In the meantime, I'd also discovered that the headset was grinding again, and in spite of pulling it apart, regreasing it, and putting it back together, it was also not getting any better. Worse, the yokels who replaced the first failed headset bearings didn't add any spacers, so the fork always flexed a bit under braking (attempting to resolve this resulted in a bound-up steerer). I knew I couldn't service angular-contact bearings, but that they were going to be cheaper and easier to toss than the BB bearings, so I ordered a set of Cane Creek 41/52mm series 40 bearings. There is no flex in the fork now, and sizing the correct bearings meant no need for shims to keep from locking up the steerer. Yay!

So after taking a day to calm down, I rolled up my sleeves and tore the bottom of the bike apart. Water was everywhere and had fouled every scrap of lube and grease, so the first thing I had to do was a thorough cleaning of the inner parts of the bike, along with rotating the frame around to get all the water out.

After that, I put a big socket on the inside of the bearings and popped them both out with a hammer, then pulled off the outer faces. There was standing water INSIDE both bearings, and rotating the inner race forced even more water out.

I'd never torn down bearings so small, so it took a while to figure out how to remove the retainers and balls, but everything came apart and got as cleaned as it could be. I repacked the whole thing with Redline CV2, a fully synthetic grease I'd used to pack Miata front hubs over the years. I figure if it can stand up to the rigors of jumping on the brakes at 120mph, it can handle the occasional burst of power through a bike frame. Even so, it's probably way too thick for this application, but it's what I had.

After getting the bearings fully re-packed, the grind was almost imperceptible. There's no question that crud was etched into the inner and outer races, but given the incredible hardness of ceramic, I doubt the balls were etched, so if the repair does not hold up, I'll buy and gut a pair of steel 2437 bearings and transfer the ceramic balls.

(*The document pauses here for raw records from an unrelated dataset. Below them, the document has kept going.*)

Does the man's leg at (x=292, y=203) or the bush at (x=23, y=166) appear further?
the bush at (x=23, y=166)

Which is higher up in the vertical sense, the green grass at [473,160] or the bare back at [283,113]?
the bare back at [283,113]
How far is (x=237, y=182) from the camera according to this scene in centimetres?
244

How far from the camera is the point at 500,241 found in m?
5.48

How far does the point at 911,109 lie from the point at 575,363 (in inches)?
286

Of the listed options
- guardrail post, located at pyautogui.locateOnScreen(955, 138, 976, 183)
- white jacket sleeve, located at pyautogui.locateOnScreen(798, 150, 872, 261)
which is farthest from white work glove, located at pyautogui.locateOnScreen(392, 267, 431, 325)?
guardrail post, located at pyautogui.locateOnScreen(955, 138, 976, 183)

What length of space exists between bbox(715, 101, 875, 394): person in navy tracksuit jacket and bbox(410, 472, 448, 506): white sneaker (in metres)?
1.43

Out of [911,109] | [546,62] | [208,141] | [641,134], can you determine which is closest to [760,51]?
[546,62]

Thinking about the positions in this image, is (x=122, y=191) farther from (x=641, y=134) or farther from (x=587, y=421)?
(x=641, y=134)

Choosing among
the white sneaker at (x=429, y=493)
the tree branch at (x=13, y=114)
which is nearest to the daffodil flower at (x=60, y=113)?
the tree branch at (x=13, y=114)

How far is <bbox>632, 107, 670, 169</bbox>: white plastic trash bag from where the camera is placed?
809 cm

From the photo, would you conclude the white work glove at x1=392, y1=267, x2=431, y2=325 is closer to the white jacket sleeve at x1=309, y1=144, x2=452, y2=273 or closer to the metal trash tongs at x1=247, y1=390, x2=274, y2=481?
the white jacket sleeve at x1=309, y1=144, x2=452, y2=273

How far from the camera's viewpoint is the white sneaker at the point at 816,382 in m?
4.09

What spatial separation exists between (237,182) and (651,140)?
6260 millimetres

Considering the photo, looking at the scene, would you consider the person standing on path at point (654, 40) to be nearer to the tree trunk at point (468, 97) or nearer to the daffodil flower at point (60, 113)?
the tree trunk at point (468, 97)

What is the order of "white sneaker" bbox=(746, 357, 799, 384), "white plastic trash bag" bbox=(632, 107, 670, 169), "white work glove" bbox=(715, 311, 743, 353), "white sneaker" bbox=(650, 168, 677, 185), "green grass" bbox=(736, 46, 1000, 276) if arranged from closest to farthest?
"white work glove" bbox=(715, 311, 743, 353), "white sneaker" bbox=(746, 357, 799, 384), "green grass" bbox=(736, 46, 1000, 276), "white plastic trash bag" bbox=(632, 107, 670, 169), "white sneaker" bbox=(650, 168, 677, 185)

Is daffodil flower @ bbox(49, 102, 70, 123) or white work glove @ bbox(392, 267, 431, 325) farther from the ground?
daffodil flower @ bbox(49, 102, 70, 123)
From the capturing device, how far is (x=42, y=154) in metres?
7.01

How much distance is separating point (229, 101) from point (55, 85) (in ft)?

I went out and put down a couple of test rides after getting everything patched up, and almost instantly realized the Shimano Ultegra 6800 chain was binding at the connector pin. No matter how much I've lubed and cared for that chain, it just keeps jumping on the 11 & 12 cogs. Can't have that during a race, so I ordered a KMC X11.93, which came with an unexpected (and minimal) 2g weight savings.

So now this bike is on its 3rd headset, 3rd chain, and functionally 3rd bottom bracket in just over 2000 miles. Going fast costs money, but it's always nice when it costs money that was already spent on the hobbies of yesteryear.